EXTRAIT DE PAGE

· · · ·

Jusque-là et malgré les énormes clichés sur les femmes qui n'ont aucune tête et qui ne sont pas foutues de lire un numéro de bus, le film n'est presque pas sexiste. Calmez-vous, je m'explique. Le film donne dans le cartoonesque et si Jean-Michel est un gros con sexiste, et qu'en plus il le reconnaît, voir l'assume, cette configuration de couple n'a rien de bien rare en Corée, particulièrement dans les couples de plus de cinquante ans. Lors de mes interviews réalisées avec de nombreuses femmes coréennes, j'ai souvent été confronté à des femmes au foyer (ou pas), dont le mari était incapable de faire une lessive, voir de choisir ses vêtements. J'ai rencontré de nombreuses femmes coréennes qui avaient abandonné toute ambition personnelle pour rester mariée au "premier", sous la pression sociétale, en n'ayant jamais eu l'audace de divorcer (et donc de passer pour la lie de la société). Non, ce qui me pose réellement problème, c'est la suite du film...

· · · ·

EXTRAIT DES DONNÉES
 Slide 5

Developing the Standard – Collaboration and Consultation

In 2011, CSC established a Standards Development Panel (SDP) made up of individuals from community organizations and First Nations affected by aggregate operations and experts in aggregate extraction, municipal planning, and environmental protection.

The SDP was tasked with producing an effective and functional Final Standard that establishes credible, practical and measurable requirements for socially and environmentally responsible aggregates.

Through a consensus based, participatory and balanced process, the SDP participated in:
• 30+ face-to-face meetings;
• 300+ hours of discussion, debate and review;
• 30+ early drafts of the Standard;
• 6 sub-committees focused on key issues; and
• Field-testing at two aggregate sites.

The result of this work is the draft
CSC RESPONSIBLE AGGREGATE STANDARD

· · · ·

CONSIGNE A
Selon l'extrait sur le film, dans quel pays ce type de couple n'a-t-il rien de rare, et chez quels couples en particulier ?
CONSIGNE B
Relevez tout ce que l'extrait sur le film affirme au sujet de Jean-Michel.
CONSIGNE C
Poursuivez l'extrait sur le film à partir de sa dernière phrase.

RÉPONSE A
En Corée, particulièrement dans les couples de plus de cinquante ans.

RÉPONSE B
- C'est un gros con sexiste.
- Il le reconnaît.
- Il l'assume.

RÉPONSE C
Affectée par la nouvelle de sa mort prochaine, Se-yeon ouvre enfin les yeux sur son quotidien merdique et décide qu'il serait peut-être temps de vivre un peu pour elle. À l'évidence, son mari ne l'aime pas, alors autant essayer de retrouver son bel amour de lycée. Et puis parce qu'on est dans un film bien sexiste, bobonne va quand même aller s'acheter un sac Chanel avant de partir à l'aventure. Il est bien connu qu'une femme au foyer s'émancipe en achetant des fringues et en se raccrochant à un prince charmant adolescent. De toute façon Se-yeon est incapable de quoi que ce soit sans son mari, et lui, beau prince, accepte de l'aider à retrouver ce premier amour, parce que vous voyez, après trente ans à hurler sur sa femme il est "open-mind". La suite serait difficile à raconter sans spoiler plus de quinze minutes de film, mais disons que ce parcours d'émancipation permet surtout à bobonne de se souvenir que Jean-Michel a été romantique en 1912 et que par conséquent, il méritait peut-être ce sacrifice d'une vie.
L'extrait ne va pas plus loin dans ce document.